Record extracts:
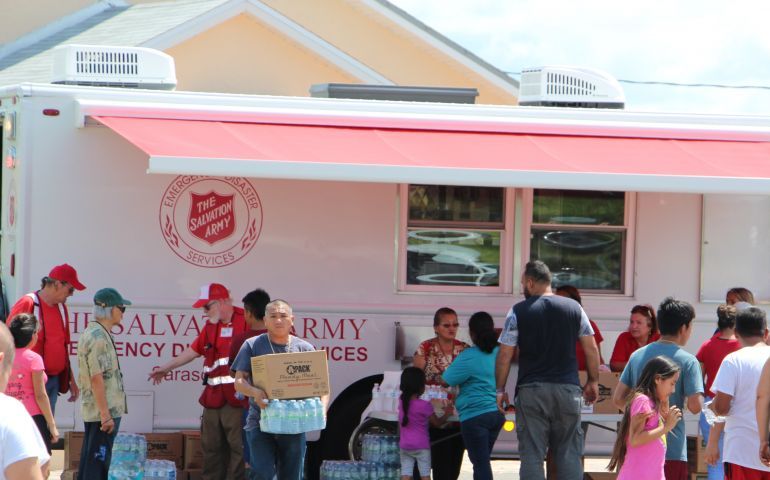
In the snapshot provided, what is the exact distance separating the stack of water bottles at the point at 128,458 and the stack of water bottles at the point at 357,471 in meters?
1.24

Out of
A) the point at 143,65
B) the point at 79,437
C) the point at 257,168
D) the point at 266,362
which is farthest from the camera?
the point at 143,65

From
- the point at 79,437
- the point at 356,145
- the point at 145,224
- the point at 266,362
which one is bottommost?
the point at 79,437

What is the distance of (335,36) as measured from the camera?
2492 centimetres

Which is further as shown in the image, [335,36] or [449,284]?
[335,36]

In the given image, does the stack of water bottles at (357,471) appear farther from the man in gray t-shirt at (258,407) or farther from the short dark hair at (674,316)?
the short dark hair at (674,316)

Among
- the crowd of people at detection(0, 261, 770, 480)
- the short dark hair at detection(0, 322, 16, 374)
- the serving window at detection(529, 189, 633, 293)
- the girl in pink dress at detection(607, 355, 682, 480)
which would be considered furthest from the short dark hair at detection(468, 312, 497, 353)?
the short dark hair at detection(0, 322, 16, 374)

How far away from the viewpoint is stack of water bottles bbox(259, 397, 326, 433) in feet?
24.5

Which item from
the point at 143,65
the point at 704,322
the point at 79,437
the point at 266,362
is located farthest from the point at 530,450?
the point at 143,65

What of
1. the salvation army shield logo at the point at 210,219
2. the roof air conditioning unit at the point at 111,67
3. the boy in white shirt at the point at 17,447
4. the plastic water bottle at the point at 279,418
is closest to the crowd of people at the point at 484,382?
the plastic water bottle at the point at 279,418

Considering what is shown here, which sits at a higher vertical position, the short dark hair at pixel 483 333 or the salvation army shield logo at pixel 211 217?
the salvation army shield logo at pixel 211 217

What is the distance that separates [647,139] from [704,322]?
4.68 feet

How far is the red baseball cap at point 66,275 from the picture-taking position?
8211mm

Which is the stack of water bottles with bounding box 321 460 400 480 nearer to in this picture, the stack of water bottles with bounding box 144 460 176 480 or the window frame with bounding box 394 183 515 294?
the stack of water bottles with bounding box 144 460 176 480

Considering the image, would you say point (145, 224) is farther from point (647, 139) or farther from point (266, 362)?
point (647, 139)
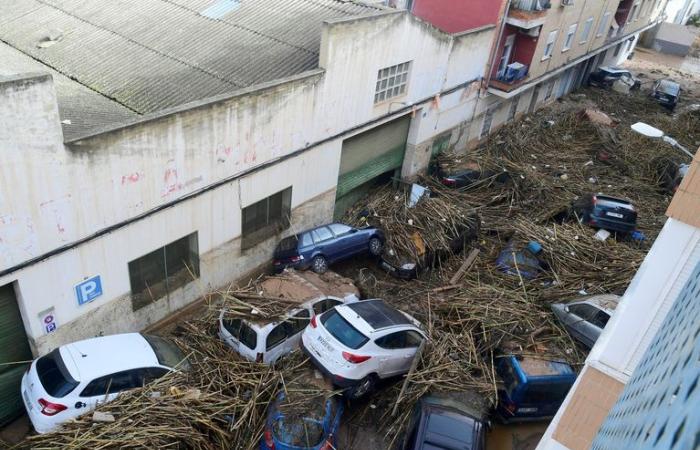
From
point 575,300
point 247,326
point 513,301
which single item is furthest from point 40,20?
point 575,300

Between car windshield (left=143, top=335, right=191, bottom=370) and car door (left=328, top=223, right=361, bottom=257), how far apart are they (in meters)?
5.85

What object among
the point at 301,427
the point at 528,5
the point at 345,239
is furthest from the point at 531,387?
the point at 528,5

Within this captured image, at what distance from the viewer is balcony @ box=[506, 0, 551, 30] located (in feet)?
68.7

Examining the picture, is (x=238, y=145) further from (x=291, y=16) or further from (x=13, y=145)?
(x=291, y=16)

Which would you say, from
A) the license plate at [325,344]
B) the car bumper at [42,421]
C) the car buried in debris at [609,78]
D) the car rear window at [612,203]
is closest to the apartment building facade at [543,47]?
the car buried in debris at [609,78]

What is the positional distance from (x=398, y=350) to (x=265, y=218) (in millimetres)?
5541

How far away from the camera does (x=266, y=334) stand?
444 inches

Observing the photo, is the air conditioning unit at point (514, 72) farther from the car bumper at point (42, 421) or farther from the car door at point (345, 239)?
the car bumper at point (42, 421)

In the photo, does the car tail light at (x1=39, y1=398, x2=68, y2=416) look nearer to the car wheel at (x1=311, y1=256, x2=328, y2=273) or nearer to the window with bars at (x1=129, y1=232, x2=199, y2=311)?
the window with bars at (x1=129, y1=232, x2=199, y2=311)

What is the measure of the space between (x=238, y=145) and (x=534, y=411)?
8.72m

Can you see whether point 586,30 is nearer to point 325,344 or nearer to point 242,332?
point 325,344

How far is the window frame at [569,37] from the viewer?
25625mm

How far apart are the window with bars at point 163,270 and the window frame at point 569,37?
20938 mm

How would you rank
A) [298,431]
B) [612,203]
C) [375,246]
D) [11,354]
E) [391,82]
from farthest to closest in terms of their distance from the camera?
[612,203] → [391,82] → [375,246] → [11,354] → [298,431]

Instructions for the task: Print all of the entries word for word. Omit the pictures they contain.

Result for this task:
In the snapshot provided, what is the exact distance separating the stack of water bottles at the point at 128,458 and the stack of water bottles at the point at 357,471 in meters?
1.24

Out of
A) the point at 143,65
B) the point at 79,437
C) the point at 257,168
D) the point at 266,362
which is farthest from the camera?
the point at 143,65

From
- the point at 79,437
- the point at 356,145
- the point at 145,224
- the point at 266,362
which one is bottommost?
the point at 79,437

What is the distance of (335,36) as measured from the camera?
2492 centimetres

Which is further as shown in the image, [335,36] or [449,284]?
[335,36]

In the given image, does the stack of water bottles at (357,471) appear farther from the man in gray t-shirt at (258,407) or farther from the short dark hair at (674,316)?
the short dark hair at (674,316)

Among
- the crowd of people at detection(0, 261, 770, 480)
- the short dark hair at detection(0, 322, 16, 374)
- the serving window at detection(529, 189, 633, 293)
- the girl in pink dress at detection(607, 355, 682, 480)
which would be considered furthest from the short dark hair at detection(468, 312, 497, 353)?
the short dark hair at detection(0, 322, 16, 374)

How far away from the viewpoint is stack of water bottles bbox(259, 397, 326, 433) in feet?
24.5

Which item from
the point at 143,65
the point at 704,322
the point at 79,437
the point at 266,362
is located farthest from the point at 530,450?
the point at 143,65

What of
1. the salvation army shield logo at the point at 210,219
2. the roof air conditioning unit at the point at 111,67
3. the boy in white shirt at the point at 17,447
4. the plastic water bottle at the point at 279,418
is closest to the crowd of people at the point at 484,382?
the plastic water bottle at the point at 279,418

Considering what is shown here, which sits at a higher vertical position, the short dark hair at pixel 483 333 or the salvation army shield logo at pixel 211 217?
the salvation army shield logo at pixel 211 217

What is the distance that separates [647,139] from [704,322]?
4.68 feet

How far is the red baseball cap at point 66,275 from the picture-taking position?
8211mm

Which is the stack of water bottles with bounding box 321 460 400 480 nearer to in this picture, the stack of water bottles with bounding box 144 460 176 480 or the window frame with bounding box 394 183 515 294?
the stack of water bottles with bounding box 144 460 176 480

Considering the image, would you say point (145, 224) is farther from point (647, 139) or farther from point (266, 362)?
point (647, 139)
From
point 575,300
point 247,326
point 513,301
which single item is furthest from point 40,20?
point 575,300

Between car windshield (left=143, top=335, right=191, bottom=370) and car door (left=328, top=223, right=361, bottom=257), how far apart are they (in meters)?
5.85

What object among
the point at 301,427
the point at 528,5
the point at 345,239
is furthest from the point at 531,387?
the point at 528,5

Within this captured image, at what distance from the viewer is balcony @ box=[506, 0, 551, 30] located (in feet)?
68.7

Examining the picture, is (x=238, y=145) further from (x=291, y=16) or further from (x=13, y=145)?
(x=291, y=16)

Which would you say, from
A) the license plate at [325,344]
B) the car bumper at [42,421]
C) the car buried in debris at [609,78]
D) the car rear window at [612,203]
is closest to the apartment building facade at [543,47]?
the car buried in debris at [609,78]

What is the positional distance from (x=398, y=350) to (x=265, y=218) (in millimetres)?
5541

How far away from the camera does (x=266, y=334) stand?
444 inches

Observing the photo, is the air conditioning unit at point (514, 72) farther from the car bumper at point (42, 421) or farther from the car door at point (345, 239)?
the car bumper at point (42, 421)

In the photo, does the car tail light at (x1=39, y1=398, x2=68, y2=416) look nearer to the car wheel at (x1=311, y1=256, x2=328, y2=273) or nearer to the window with bars at (x1=129, y1=232, x2=199, y2=311)?
the window with bars at (x1=129, y1=232, x2=199, y2=311)

What is the measure of the space between (x=238, y=145) and (x=534, y=411)?
8.72m

Can you see whether point 586,30 is nearer to point 325,344 or nearer to point 242,332?
point 325,344

How far is the window frame at [569,37] from the viewer?
25625mm

How far apart are the window with bars at point 163,270 and the window frame at point 569,37?
20938 mm

How would you rank
A) [298,431]
B) [612,203]
C) [375,246]
D) [11,354]
E) [391,82]
from farthest to closest in terms of their distance from the camera?
[612,203] → [391,82] → [375,246] → [11,354] → [298,431]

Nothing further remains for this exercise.